Paul McCartney above law in Russia, because it's Greenpeace!

Another famous person stood up for the activists of Greenpeace, who were detained on Arctic Sunrise ship near Prirazlomnaja oilrig and then placed in a detention center in St. Petersburg. His name is Paul McCartney. On his website, the legendary musician published a letter asking Russian president Vladimir Putin to release the activists.

Apparently, it was life experience or someone, whom Sir McCartney personally knows, who advised that  "telephone justice" in Russia was much stronger a force than any law.

The letter - for some reason dated from October 14th, although the Greenpeace activists were detained on October 18th, reads: "Dear Vladimir, I hope this letter finds you well. It is now more than ten years since I played in Red Square, but I still often think about Russia and the Russian people."

Then the musician writes that he wrote the letter because of 28 activists of Greenpeace and two journalists. Paul McCartney wrote that they were not opposed to Russia as a state, and, in general, were a nuisance to the authorities of other countries, not just Russia.

The protest from Greenpeace was peaceful, says Sir Paul. And they are willing to be held accountable, he said. The former Beatle then turns to the Russian president and wonders whether he would intervene in the case and do away with it. Millions of people in dozens of countries would be grateful to Vladimir Putin for that, the musician wrote.

Paul McCartney wrote that he understood that the Russian court and the president were not one and the same thing. But still, he wonders whether the Russian leader could use his influence, whatever it may be, to help the detained activists reunite with their families.

Paul McCartney is not the first one, of course, who turns to Vladimir Putin with a request to use his influence and release the activists of Greenpeace. Previously, a similar request arrived in a letter penned by eleven winners of the Nobel Peace Prize. They were much more simple-minded than Sir McCartney: there were no reservations about the court and the president in that letter. 

"In fact, Russia is treated as a totalitarian state, where the all-powerful dictator decides people's fates and where the law does not work," said the head of the political science department of the Higher School of Economics, a member of the Human Rights Council under the President of the Russian Federation, Leonid Polyakov.

"People in the West want to completely ignore the radical changes that our country has experienced in the past 20 years. We are still referred to as a totalitarian state. And thus, among other things, such requests are pushing us to this path. Such requests are clearly outside the normal legal practice of a democratic political system. They may make one believe that one should concede to certain requests, that one needs to respond to the lobbyism of celebrities, such outstanding people, whose requests are above the law," he told Pravda.Ru.

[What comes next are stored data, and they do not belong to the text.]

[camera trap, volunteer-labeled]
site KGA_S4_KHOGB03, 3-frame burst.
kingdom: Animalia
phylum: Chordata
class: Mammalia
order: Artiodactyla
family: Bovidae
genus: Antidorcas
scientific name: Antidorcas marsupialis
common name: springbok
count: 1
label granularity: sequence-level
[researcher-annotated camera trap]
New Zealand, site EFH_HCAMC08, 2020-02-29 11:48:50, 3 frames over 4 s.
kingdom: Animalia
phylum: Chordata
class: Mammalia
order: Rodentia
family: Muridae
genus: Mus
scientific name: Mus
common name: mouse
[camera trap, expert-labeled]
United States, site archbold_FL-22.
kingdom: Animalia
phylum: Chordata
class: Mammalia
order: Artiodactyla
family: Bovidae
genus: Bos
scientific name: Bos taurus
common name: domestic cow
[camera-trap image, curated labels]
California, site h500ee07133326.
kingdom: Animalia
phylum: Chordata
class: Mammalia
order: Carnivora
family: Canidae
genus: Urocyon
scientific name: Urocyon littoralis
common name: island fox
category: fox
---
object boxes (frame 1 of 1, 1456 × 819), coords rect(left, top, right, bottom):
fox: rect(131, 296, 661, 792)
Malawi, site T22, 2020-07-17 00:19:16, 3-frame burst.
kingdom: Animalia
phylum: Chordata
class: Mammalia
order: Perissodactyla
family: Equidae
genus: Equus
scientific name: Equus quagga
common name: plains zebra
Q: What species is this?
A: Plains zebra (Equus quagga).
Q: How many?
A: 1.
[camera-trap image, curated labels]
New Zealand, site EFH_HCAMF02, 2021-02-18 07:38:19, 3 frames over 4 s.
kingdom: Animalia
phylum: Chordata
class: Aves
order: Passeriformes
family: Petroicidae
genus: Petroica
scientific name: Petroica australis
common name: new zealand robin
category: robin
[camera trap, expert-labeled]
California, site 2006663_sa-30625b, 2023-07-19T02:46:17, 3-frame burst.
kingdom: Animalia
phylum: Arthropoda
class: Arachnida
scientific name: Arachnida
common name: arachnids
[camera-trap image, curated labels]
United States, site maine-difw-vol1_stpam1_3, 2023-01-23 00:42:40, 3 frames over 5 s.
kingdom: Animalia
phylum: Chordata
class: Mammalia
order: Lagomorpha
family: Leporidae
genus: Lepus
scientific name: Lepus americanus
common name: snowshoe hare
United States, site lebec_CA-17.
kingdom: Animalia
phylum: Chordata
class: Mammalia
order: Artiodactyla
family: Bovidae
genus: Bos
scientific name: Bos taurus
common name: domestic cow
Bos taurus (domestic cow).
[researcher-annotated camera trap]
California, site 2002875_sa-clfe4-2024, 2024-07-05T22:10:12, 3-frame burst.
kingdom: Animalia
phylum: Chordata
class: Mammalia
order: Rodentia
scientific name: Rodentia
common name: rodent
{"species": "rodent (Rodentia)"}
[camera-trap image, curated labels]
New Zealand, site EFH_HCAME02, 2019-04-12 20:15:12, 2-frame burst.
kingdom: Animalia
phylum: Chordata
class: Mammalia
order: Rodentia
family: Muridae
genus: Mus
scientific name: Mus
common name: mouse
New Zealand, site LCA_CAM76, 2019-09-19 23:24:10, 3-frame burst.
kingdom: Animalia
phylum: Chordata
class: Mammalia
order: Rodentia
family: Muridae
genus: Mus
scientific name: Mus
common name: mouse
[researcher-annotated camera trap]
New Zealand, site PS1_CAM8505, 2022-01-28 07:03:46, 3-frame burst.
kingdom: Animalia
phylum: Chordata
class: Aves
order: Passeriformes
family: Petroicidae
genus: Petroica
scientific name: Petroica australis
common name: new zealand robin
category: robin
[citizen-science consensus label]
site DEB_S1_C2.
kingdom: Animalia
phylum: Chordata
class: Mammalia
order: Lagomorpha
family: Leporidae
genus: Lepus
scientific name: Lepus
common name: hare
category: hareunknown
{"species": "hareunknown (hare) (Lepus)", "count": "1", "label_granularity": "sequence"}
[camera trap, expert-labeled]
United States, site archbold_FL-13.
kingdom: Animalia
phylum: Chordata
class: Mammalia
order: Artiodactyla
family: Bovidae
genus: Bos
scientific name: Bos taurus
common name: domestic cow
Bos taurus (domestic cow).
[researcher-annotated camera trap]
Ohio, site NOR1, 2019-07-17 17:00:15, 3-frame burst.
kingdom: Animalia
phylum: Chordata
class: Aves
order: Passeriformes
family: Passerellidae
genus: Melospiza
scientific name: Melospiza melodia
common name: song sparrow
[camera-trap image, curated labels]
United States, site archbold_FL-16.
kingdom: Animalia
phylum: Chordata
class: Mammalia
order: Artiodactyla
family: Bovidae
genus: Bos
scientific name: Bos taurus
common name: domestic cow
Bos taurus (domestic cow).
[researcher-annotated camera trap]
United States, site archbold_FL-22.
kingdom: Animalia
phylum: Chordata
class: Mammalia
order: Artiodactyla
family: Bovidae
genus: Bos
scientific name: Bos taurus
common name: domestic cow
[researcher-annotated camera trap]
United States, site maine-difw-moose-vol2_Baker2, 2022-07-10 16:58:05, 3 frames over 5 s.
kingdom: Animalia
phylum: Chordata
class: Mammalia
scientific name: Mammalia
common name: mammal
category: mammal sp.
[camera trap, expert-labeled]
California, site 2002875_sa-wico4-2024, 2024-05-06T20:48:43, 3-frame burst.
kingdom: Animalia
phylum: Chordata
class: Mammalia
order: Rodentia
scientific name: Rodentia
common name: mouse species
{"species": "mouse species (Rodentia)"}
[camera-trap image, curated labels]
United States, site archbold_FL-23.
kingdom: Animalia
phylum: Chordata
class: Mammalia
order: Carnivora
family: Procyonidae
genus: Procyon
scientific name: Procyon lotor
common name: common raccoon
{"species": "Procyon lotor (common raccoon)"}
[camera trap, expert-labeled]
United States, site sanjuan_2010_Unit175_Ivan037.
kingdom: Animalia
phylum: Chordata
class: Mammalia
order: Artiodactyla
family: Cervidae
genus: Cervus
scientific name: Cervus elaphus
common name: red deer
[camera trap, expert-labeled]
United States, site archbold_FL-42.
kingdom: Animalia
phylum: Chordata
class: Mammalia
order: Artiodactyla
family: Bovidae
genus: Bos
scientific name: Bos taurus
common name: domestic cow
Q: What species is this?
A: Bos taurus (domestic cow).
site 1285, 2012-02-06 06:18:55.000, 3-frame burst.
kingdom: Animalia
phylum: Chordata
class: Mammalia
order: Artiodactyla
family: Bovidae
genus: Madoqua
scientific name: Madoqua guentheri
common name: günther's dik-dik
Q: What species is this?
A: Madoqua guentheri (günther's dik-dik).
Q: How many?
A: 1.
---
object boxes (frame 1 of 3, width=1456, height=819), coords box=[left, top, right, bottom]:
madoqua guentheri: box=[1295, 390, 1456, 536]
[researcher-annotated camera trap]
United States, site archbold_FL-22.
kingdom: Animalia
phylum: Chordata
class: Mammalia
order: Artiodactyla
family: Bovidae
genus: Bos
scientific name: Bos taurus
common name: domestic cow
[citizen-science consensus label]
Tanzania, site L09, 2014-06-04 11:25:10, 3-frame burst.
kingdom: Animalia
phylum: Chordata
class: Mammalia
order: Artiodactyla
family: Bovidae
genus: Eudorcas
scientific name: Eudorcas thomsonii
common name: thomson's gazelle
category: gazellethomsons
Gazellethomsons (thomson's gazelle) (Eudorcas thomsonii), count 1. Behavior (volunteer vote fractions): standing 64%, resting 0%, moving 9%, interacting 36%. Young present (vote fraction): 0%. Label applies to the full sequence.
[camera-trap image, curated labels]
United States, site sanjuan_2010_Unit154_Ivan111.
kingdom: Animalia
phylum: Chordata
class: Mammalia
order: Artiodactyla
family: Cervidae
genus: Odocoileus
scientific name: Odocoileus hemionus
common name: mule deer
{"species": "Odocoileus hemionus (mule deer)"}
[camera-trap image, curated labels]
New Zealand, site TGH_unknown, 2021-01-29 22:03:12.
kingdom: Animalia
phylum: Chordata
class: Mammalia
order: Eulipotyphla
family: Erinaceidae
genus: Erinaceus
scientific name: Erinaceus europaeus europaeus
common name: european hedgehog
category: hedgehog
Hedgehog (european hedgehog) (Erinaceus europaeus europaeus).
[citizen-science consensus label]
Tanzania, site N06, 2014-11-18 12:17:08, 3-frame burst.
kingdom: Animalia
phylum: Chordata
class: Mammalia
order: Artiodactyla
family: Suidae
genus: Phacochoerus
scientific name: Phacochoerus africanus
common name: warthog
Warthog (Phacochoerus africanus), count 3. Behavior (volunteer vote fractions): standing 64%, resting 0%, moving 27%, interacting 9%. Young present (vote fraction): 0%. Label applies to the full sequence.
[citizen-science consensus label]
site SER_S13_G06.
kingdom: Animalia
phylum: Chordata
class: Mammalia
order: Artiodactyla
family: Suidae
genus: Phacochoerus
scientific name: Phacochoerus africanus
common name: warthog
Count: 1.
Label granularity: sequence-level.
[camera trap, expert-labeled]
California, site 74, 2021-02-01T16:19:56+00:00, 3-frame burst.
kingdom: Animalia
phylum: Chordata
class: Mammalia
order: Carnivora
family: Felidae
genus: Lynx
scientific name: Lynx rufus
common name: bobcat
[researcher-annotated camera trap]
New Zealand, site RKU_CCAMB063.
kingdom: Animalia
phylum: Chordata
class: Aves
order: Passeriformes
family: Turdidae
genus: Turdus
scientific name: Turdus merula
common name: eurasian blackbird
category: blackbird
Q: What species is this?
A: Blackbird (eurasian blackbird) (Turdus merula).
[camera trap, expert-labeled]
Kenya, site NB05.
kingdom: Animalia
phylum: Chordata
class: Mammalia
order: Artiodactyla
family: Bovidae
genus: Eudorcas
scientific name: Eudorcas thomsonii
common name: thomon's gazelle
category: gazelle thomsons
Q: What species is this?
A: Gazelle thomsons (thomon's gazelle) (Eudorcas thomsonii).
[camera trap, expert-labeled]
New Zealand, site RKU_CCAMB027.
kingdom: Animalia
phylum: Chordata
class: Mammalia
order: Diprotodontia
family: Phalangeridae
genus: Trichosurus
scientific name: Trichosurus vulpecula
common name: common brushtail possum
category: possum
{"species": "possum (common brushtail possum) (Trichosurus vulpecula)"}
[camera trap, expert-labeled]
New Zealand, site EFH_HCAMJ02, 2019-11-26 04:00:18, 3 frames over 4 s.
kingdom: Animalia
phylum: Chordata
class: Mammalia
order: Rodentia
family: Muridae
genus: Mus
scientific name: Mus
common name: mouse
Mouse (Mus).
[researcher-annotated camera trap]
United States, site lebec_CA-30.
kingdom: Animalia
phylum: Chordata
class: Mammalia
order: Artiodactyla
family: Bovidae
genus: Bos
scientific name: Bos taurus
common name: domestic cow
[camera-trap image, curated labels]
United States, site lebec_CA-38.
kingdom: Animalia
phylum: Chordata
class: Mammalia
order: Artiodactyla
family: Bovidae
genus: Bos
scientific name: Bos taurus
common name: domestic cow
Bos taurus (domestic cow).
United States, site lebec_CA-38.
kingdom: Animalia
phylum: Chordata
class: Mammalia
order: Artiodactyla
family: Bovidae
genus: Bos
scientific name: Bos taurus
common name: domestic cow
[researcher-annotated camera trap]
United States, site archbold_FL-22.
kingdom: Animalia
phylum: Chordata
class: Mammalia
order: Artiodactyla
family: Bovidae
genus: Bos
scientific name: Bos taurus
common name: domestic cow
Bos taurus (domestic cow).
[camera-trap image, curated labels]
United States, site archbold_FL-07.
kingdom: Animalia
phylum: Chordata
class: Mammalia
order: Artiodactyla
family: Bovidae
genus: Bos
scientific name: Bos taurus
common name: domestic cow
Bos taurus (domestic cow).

"People, perhaps, sign such letters of good feelings of compassion and humanity, but they do not realize that they aggravate the situation for everyone else," he added.

"Everyone else experience consequences of breaking the law, but then we are offered to consider someone exceptional," said Leonid Polyakov.

He noted that "this is absolutely unacceptable practice." "It seems to me that this type of Western lobbyism on various occasions, either it is Pussy Riot (Paul McCartney called to release the members of the band - ed.) or Greenpeace, should be stopped. I understand that it will not stop. But we should treat all that as unacceptable practice and show no response to that. We should constantly prove to everyone that we are all equal before the law. The more often we have that, the fewer reasons they will have to use this lobbyism," said Leonid Polyakov.